NC Mountain Girl | April 27, 2015 at 7:33 pm

I am always amused when the anti-GMO types own pets such as French Bulldogs. The poor creatures cannot breed or give birth naturally because of the ay humans have modified their genes to give them that funny appearance.

I am going to teach myself photosynthesis and then write a book about it and go on Dr. Oz and sell stuff to liberals.

You too can learn the ancient techniques of photosynthesis. These secrets were found in 12,000 year old texts recently discovered in Arizona. These sacred texts were written by the Anasazi Indians in their native language Amquzpoiubauemale.

I have translated these sacred writings into both Texan and English and copies will be available from Amazon for $29.95. But wait…. there’s more. For an additional $9.99 I will send you a map of the 23,495 most sacred Indian sites in Arizona.

They’ll have to replace the corn with Maize, as corn is GM Maize.

I have yet to see any real tangible evidence that GMOs are harmful.

90%+ of the soybeans and soy products (including soybean oil in many of our foods) come from GMO soy plants.

Now, Monsanto, on the other hand…

    Midwest Rhino in reply to healthguyfsu. | April 28, 2015 at 8:42 am

    But “they” keep putting out these fake reports, which get big play in media, but no big news when they are proven to be just another lie.

    I wonder if these same people refuse some of the miracle drugs we have come up with for various treatments. Of course some refuse the vaccines, but only get away with it because we have almost eliminated those diseases in the US.

    Corn in the market is also mostly GM, and the whole labeling movement is just designed to freak out the ignorant folks. There is some premium farmers get for the non-GM, and the seed is cheaper. $250 for one bag of corn … that stuff ain’t cheap. The non-GM seed isn’t cheap either.

You mean that tofu is off the menu? Wow!

There are too many restaurant choices these days to spend money at one which endorses leftist nonsense like fear of “GMO” crops.

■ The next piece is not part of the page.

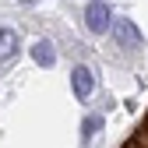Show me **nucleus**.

The FACT is, there is virtually no plant in the mainstream food chain, including grasses, which has not been genetically modified. That’s what Luther Burbank did, following Mendel, etc. Granted, they only used cross-pollination and selective breeding, but that’s all they had available.

– –

And you can’t tell the difference between traits added over time by pollination and those added in a genetics lab. No one can.

It’s superstition, and I refuse to support it with a single dime.

Let me know when they will be Hillary free and I might show up.

Midwest Rhino | April 28, 2015 at 8:44 am

Cows eat grass all day, but they come running for the corn with supplements. The best marbled beef isn’t just grass fed, as I understand it.

    healthguyfsu in reply to Midwest Rhino. | April 28, 2015 at 9:13 am

    If I were going to raise ideal beef I’d grass fed them 90% through their juvenile rearing and then switch to a more mixed diet of corn and grass for the adults.

    Or we can always make Kobe Lobster. That’s lobster fed an exclusive diet of Kobe beef. (ref anyone?)

Henry Hawkins | April 28, 2015 at 9:01 am

It’s been the same early history – the effort to combine positive traits from different plants or animals into one. The effort has always been limited by the science and technology of the time. Over the years it changed, improved of course. But what’s going on in the finest GMO labs of today has the same goal as in ancient history – combining positive traits from various organizations into one organism.

Ultimately, because anti-GMO-ers misunderstand or reject the science, often willfully, it’s a case of fear of the unknown with a dash of Luddite-ism and a pinch of anti-corporatism.